Is there any way (even if normally strongly discouraged) to use refresh tokens on the web, so I can work around this?

#2

Found it! You can indeed work around this, and the result actually works very nicely:

  • Disable ‘OIDC Conformant’ in ‘Advanced Options’ -> ‘OAuth’ for your application
  • Authenticate with a scope parameter including offline_access in the UI, e.g. with Lock v11:
const lock = new Auth0Lock('...', '...', {
    ...
    auth: {
        params: { scope: 'openid email offline_access' },
    }
}

After authenticating, the auth result in authenticated events from the lock now includes refreshToken, which you should be able to use with https://auth0.com/docs/tokens/refresh-token/current#use-a-refresh-token to refresh. In my case, I’m using auth0-js and doing:

const client = new Auth0.Authentication({
    clientID: '...',
    domain: '...'
});
client.oauthToken({
    refreshToken: authResult.refreshToken, // from the authentication event
    grantType: 'refresh_token'
}, (error, result) => {
    result.accessToken // Fresh refreshed access token
});

I’m sure this is discouraged, and I do agree that if you’re protecting sensitive data or operations, you should ensure users reauthenticate frequently. I definitely don’t agree that every application is doing that though, and being able to opt-out of that and take responsibility for session expiry myself is very useful to me.

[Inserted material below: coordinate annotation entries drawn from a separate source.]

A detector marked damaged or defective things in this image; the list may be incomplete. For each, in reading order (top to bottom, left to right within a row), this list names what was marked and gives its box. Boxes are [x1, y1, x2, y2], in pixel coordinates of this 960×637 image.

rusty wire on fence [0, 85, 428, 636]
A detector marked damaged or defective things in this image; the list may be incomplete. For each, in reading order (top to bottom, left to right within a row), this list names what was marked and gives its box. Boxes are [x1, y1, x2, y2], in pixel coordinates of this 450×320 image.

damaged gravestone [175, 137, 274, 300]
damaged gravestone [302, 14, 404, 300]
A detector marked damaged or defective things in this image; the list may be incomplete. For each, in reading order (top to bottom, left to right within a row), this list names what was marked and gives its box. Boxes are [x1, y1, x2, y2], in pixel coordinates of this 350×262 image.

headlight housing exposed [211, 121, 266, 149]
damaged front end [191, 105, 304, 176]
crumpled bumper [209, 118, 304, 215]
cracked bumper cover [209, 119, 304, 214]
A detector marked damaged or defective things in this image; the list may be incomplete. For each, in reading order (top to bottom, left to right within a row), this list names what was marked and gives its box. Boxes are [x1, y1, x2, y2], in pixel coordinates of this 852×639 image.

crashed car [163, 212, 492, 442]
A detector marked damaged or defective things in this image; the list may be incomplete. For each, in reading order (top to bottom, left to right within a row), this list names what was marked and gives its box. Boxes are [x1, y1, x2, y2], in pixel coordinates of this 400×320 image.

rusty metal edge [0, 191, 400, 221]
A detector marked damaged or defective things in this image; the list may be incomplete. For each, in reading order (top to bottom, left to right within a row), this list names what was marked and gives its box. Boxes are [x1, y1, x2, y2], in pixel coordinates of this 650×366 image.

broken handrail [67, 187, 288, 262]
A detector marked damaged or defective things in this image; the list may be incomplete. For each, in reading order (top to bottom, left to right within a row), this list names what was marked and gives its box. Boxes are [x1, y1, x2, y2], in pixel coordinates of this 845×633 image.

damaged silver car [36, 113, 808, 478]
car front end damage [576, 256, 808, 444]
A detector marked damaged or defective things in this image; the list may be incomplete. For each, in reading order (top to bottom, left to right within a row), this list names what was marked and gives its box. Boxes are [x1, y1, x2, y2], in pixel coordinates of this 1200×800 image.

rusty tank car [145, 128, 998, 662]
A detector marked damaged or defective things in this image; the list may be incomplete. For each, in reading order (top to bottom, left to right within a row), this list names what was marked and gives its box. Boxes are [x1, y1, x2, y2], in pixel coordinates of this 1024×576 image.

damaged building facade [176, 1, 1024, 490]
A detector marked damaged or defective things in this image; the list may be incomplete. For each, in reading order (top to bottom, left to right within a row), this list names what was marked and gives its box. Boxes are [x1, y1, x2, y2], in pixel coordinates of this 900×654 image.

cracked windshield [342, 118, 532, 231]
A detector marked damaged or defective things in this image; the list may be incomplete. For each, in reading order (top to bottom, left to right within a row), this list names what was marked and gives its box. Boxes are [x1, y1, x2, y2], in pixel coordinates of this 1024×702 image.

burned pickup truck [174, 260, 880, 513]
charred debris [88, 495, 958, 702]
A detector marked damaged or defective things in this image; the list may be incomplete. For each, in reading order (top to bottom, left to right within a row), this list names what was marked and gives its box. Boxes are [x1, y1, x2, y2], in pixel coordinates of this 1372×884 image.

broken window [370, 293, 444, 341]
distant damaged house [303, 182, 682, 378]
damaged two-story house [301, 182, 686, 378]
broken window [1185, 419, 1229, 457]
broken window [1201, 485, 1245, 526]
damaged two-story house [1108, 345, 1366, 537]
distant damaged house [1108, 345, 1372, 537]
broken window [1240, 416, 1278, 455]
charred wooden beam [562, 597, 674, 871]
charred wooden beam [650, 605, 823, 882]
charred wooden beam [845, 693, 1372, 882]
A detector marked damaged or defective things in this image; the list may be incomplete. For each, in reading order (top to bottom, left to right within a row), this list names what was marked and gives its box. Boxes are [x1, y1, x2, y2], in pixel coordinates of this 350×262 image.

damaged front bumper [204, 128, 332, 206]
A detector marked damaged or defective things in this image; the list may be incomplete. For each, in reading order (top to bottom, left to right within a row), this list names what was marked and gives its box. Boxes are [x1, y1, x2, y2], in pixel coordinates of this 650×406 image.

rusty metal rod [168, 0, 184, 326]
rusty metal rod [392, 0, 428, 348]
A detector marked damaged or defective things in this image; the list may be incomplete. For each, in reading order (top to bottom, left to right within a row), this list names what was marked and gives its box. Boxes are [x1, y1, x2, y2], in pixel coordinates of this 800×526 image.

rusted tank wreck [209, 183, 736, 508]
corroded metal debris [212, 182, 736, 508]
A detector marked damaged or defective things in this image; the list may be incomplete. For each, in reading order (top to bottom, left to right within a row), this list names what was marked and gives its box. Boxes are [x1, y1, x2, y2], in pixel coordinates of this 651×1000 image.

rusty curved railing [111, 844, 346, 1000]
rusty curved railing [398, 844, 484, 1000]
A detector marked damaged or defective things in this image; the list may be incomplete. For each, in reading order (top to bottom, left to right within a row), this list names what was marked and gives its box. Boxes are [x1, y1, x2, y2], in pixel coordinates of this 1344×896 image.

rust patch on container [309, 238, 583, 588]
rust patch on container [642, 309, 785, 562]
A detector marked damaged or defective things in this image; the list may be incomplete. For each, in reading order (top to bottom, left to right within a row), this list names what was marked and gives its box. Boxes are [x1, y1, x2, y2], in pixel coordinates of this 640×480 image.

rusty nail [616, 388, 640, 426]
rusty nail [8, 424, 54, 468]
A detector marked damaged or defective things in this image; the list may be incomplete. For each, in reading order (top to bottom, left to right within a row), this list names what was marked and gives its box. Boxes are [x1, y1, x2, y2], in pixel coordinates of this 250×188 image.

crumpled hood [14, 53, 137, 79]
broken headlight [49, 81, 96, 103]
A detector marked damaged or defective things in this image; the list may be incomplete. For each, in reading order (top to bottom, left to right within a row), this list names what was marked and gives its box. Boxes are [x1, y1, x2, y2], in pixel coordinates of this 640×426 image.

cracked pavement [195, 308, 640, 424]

The refresh step here is more or less verbatim from the latest react native SDK, so should keep working for as long that’s supported. The initial login step to get that refresh token is that part that depends on non-OIDC behaviour (specifically: refresh tokens must be allowed for implicit grants), so might stop working if that is removed in future. It doesn’t sound like that’s happening any time soon though, and the current docs say this’ll be available ‘until further notice’. I’d like to find an alternative that doesn’t require this, but it seems that’s not currently available.

It’d be interesting to hear thoughts from anybody at Auth0 if there’s any more specific info on when that might happen, or whether there’s any other major caveats to the above.